Starting your research: An introduction to the database Academic Premier.
Published byModified over 8 years ago
Presentation on theme: "Starting your research: An introduction to the database Academic Premier."— Presentation transcript:
Starting your research: An introduction to the database Academic Premier
You will access Academic Search Premier using the Library’s Home Page (http://library.geneseo.edu/) and clicking on the “Find Articles” link.
You will then click on the link “Multidisciplinary Resources”
You will note that “Academic Search Premier” is listed first. Please click on the link.
This is the Advanced Search page for Academic Search Premier - this is the default page. You will be using this page for most of your research.
I will start my search using the terms “witchcraft” and ‘literature”. I will leave the terms as keywords (the default search option) for now. I will also check the box labeled “Scholarly (Peer Reviewed) Journals”. I will leave the other fields blank.

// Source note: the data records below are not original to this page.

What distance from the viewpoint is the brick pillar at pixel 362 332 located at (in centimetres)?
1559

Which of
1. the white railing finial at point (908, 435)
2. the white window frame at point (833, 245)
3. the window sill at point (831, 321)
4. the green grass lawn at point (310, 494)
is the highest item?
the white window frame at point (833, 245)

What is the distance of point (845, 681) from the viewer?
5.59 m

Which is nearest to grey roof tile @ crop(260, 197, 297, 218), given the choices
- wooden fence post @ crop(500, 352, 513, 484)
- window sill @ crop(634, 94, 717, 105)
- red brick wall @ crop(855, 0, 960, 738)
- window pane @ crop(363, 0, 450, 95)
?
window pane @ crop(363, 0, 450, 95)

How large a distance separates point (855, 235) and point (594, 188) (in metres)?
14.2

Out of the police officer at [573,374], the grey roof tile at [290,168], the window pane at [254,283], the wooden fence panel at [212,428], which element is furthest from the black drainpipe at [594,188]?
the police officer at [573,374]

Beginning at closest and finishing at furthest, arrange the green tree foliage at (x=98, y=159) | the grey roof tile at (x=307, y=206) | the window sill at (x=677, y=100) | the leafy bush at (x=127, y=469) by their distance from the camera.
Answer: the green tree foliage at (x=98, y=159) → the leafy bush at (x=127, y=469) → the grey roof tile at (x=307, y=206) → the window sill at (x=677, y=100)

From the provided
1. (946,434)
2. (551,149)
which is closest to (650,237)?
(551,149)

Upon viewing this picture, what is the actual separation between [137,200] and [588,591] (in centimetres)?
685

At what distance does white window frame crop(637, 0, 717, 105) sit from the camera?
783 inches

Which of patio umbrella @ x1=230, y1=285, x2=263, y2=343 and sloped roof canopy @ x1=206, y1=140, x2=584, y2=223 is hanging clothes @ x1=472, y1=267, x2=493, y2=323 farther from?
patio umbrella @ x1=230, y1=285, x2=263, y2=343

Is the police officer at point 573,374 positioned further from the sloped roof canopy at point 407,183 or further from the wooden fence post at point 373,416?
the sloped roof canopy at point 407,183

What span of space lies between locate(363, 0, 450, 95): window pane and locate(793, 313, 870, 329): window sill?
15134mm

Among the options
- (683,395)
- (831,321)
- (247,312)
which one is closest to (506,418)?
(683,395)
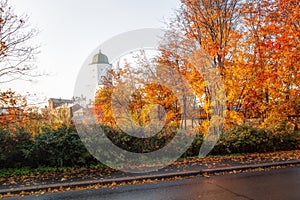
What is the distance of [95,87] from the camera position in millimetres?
18453

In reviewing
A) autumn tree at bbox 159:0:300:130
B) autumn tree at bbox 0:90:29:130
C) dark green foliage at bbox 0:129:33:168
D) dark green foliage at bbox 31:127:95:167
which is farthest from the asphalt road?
autumn tree at bbox 159:0:300:130

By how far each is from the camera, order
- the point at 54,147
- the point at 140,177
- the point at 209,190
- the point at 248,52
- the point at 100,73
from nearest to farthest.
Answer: the point at 209,190 → the point at 140,177 → the point at 54,147 → the point at 248,52 → the point at 100,73

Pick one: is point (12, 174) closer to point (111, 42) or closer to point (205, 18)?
point (111, 42)

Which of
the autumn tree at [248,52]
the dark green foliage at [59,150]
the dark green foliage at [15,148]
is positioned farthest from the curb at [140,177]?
the autumn tree at [248,52]

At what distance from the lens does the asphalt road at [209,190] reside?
202 inches

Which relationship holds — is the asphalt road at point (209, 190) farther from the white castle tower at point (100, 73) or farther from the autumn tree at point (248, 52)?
the white castle tower at point (100, 73)

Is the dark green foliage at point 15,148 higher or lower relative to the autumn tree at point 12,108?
lower

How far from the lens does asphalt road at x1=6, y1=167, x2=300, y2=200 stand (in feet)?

I have received 94 results in this search. I would like to narrow the results as this list is a bit too long. I am going to take a look at the list of subject terms on the left and see if any of my original search terms is there.
By changing “witchcraft” to a subject I narrow my search to 60 results. I take a look at the results and notice that I am receiving articles about Salem, which I don’t want. I can either eliminate results that include “Salem” or limit my search to “Europe.”
I have left “witchcraft” as a subject and literature as a keyword but added “Salem”. You should notice that I have changed the “AND” to a “NOT” using the drop down bar to the left of the search terms. I now have 56 results.
I have now changed “Salem” to “Europe” and changed the drop down from “NOT” back to “AND”. I now have three results and they appear relevant.
I have clicked on the first result on the list “The Disenchantment of Magic: Spells, Charms, and Superstition in Early European Witchcraft Literature.” You are able to see an abstract of the article as well as information such as author, title and subject terms. Also note the link to a pdf of the article (to print it out) or a link to email this article to someone.
I decided to try one more search. This time I left “witchcraft” as a subject and “literature” as a keyword but added “Eng*” and “Europe” as a keyword. My result list is bigger but still seems very relevant.